* [DESCRIPTION OF THE TASK]
In the material below, repeat only the lines from the one that holds "What is the distance" through the final line, exactly as they stand.

* [RECORDS SUPPLIED]
◆ ◆ ◆

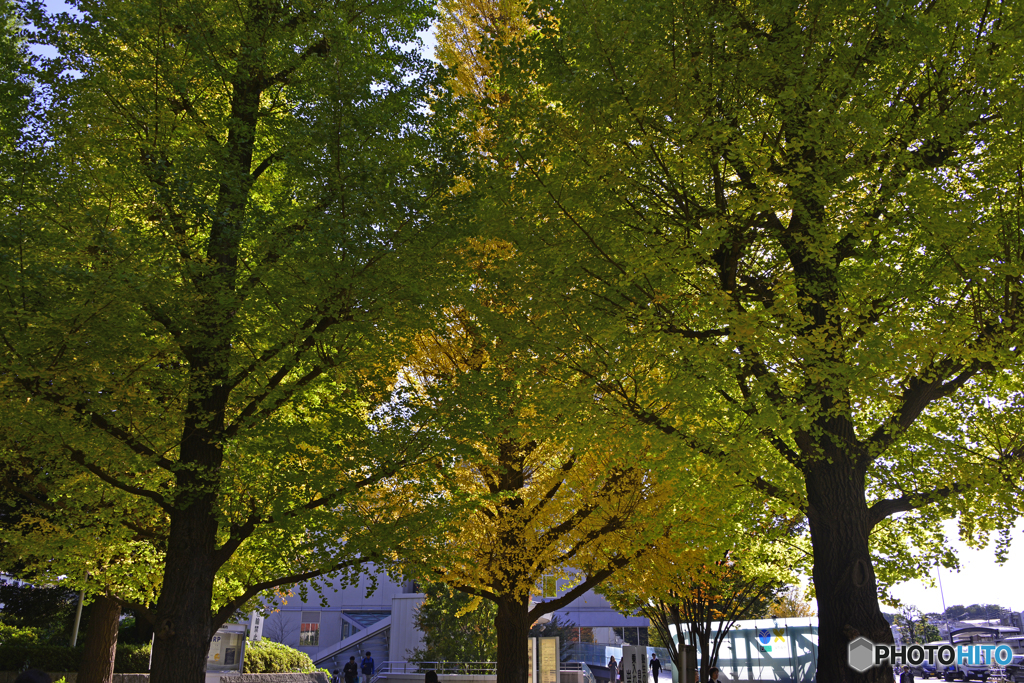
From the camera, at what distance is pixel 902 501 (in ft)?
27.8

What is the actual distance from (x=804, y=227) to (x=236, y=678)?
1786cm

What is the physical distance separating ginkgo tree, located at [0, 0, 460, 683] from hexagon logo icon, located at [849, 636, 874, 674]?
521 centimetres

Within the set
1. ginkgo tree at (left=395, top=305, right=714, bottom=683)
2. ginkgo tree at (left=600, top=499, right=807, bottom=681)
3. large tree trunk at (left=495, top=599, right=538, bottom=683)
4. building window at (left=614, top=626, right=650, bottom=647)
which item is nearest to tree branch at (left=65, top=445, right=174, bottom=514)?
ginkgo tree at (left=395, top=305, right=714, bottom=683)

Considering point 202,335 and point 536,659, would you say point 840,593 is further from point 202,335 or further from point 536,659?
point 536,659

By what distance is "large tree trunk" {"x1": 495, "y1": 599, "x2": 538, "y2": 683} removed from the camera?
1234 cm

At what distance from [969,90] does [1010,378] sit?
4036 mm

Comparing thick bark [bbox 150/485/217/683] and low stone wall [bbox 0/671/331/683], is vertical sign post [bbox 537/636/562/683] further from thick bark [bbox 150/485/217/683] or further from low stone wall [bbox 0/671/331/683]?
thick bark [bbox 150/485/217/683]

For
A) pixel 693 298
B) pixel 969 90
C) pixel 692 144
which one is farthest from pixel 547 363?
pixel 969 90

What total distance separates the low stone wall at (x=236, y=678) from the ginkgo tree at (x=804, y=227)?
46.5ft

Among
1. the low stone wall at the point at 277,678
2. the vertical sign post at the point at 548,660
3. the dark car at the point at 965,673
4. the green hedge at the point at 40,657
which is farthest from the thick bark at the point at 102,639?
the dark car at the point at 965,673

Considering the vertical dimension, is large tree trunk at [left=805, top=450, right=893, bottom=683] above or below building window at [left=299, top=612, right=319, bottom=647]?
above

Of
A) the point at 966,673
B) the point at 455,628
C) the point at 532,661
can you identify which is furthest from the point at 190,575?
the point at 966,673

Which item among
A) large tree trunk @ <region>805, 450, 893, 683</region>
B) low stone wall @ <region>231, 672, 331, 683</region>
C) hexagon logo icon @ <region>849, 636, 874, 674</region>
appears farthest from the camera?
low stone wall @ <region>231, 672, 331, 683</region>

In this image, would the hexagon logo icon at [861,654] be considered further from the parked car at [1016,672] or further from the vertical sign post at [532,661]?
the parked car at [1016,672]
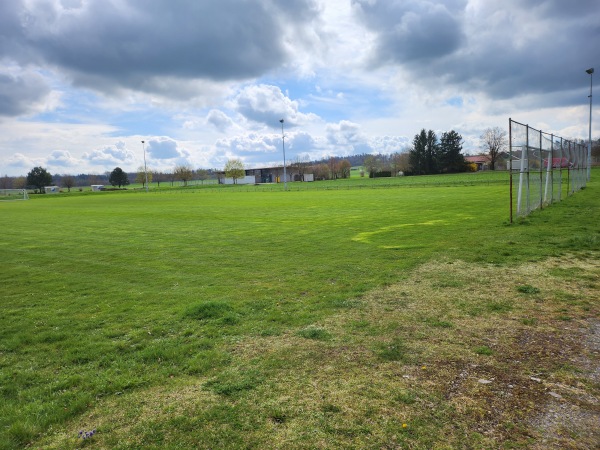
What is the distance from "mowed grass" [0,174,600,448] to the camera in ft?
12.0

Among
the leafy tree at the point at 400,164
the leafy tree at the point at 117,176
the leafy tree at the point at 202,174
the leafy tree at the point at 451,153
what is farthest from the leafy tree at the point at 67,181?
the leafy tree at the point at 451,153

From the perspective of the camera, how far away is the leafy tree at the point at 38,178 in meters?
110

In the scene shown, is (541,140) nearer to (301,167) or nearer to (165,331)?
(165,331)

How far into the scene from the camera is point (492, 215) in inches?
744

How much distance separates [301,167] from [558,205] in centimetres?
11610

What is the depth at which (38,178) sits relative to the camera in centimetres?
11012

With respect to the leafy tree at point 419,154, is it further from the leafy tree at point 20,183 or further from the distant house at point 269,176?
the leafy tree at point 20,183

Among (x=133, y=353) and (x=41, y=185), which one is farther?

◆ ◆ ◆

* [ANSWER IN FULL]
What is the distance from "mowed grass" [0,174,600,448] to the camera in ft?
12.0

Among
the leafy tree at the point at 400,164
the leafy tree at the point at 117,176
the leafy tree at the point at 202,174
the leafy tree at the point at 451,153
what is farthest from the leafy tree at the point at 67,181?
the leafy tree at the point at 451,153

From the perspective of the camera, how far away is the leafy tree at the point at 38,178 in meters?
110

In the scene shown, is (541,140) nearer to (301,167) or nearer to (165,331)?
(165,331)

How far into the scene from the camera is point (492, 215) in inches?
744

How much distance separates [301,167] from [558,205] in centimetres?
11610

What is the depth at which (38,178) sits relative to the camera in centimetres?
11012

With respect to the leafy tree at point 419,154, is it further from the leafy tree at point 20,183 or further from the distant house at point 269,176?
the leafy tree at point 20,183

Among (x=133, y=353) and (x=41, y=185), which one is farther?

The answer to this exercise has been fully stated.